**WHAT YOU NEED TO DO**
Every single line below has to be printed once more, exactly.

**MATERIAL SHOWN**
################

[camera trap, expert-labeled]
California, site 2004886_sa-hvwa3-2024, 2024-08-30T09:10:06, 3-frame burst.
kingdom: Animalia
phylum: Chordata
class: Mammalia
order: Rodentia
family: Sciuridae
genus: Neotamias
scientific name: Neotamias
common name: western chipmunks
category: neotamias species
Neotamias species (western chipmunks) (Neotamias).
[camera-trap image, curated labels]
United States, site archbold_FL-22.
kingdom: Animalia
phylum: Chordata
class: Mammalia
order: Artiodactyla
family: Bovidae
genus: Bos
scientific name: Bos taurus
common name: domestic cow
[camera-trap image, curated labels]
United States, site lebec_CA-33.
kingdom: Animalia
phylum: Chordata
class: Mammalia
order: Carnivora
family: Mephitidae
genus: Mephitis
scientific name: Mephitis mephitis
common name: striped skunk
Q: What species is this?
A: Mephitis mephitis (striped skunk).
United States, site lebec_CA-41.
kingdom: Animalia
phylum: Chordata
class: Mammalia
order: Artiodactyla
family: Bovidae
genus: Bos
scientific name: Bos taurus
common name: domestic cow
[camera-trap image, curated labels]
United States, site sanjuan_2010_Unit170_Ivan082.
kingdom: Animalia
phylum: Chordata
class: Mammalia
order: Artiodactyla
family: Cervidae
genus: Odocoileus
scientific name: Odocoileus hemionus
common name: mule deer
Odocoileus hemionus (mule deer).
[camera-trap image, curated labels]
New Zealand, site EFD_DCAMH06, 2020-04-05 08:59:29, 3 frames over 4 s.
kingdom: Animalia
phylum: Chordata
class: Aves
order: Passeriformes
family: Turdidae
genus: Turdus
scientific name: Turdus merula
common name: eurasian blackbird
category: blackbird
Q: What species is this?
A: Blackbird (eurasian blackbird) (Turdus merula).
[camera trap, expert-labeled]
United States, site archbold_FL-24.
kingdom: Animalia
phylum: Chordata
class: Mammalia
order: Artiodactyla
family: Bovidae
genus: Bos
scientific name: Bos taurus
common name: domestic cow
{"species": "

################

**YOUR RESPONSE**
[camera trap, expert-labeled]
California, site 2004886_sa-hvwa3-2024, 2024-08-30T09:10:06, 3-frame burst.
kingdom: Animalia
phylum: Chordata
class: Mammalia
order: Rodentia
family: Sciuridae
genus: Neotamias
scientific name: Neotamias
common name: western chipmunks
category: neotamias species
Neotamias species (western chipmunks) (Neotamias).
[camera-trap image, curated labels]
United States, site archbold_FL-22.
kingdom: Animalia
phylum: Chordata
class: Mammalia
order: Artiodactyla
family: Bovidae
genus: Bos
scientific name: Bos taurus
common name: domestic cow
[camera-trap image, curated labels]
United States, site lebec_CA-33.
kingdom: Animalia
phylum: Chordata
class: Mammalia
order: Carnivora
family: Mephitidae
genus: Mephitis
scientific name: Mephitis mephitis
common name: striped skunk
Q: What species is this?
A: Mephitis mephitis (striped skunk).
United States, site lebec_CA-41.
kingdom: Animalia
phylum: Chordata
class: Mammalia
order: Artiodactyla
family: Bovidae
genus: Bos
scientific name: Bos taurus
common name: domestic cow
[camera-trap image, curated labels]
United States, site sanjuan_2010_Unit170_Ivan082.
kingdom: Animalia
phylum: Chordata
class: Mammalia
order: Artiodactyla
family: Cervidae
genus: Odocoileus
scientific name: Odocoileus hemionus
common name: mule deer
Odocoileus hemionus (mule deer).
[camera-trap image, curated labels]
New Zealand, site EFD_DCAMH06, 2020-04-05 08:59:29, 3 frames over 4 s.
kingdom: Animalia
phylum: Chordata
class: Aves
order: Passeriformes
family: Turdidae
genus: Turdus
scientific name: Turdus merula
common name: eurasian blackbird
category: blackbird
Q: What species is this?
A: Blackbird (eurasian blackbird) (Turdus merula).
[camera trap, expert-labeled]
United States, site archbold_FL-24.
kingdom: Animalia
phylum: Chordata
class: Mammalia
order: Artiodactyla
family: Bovidae
genus: Bos
scientific name: Bos taurus
common name: domestic cow
{"species": "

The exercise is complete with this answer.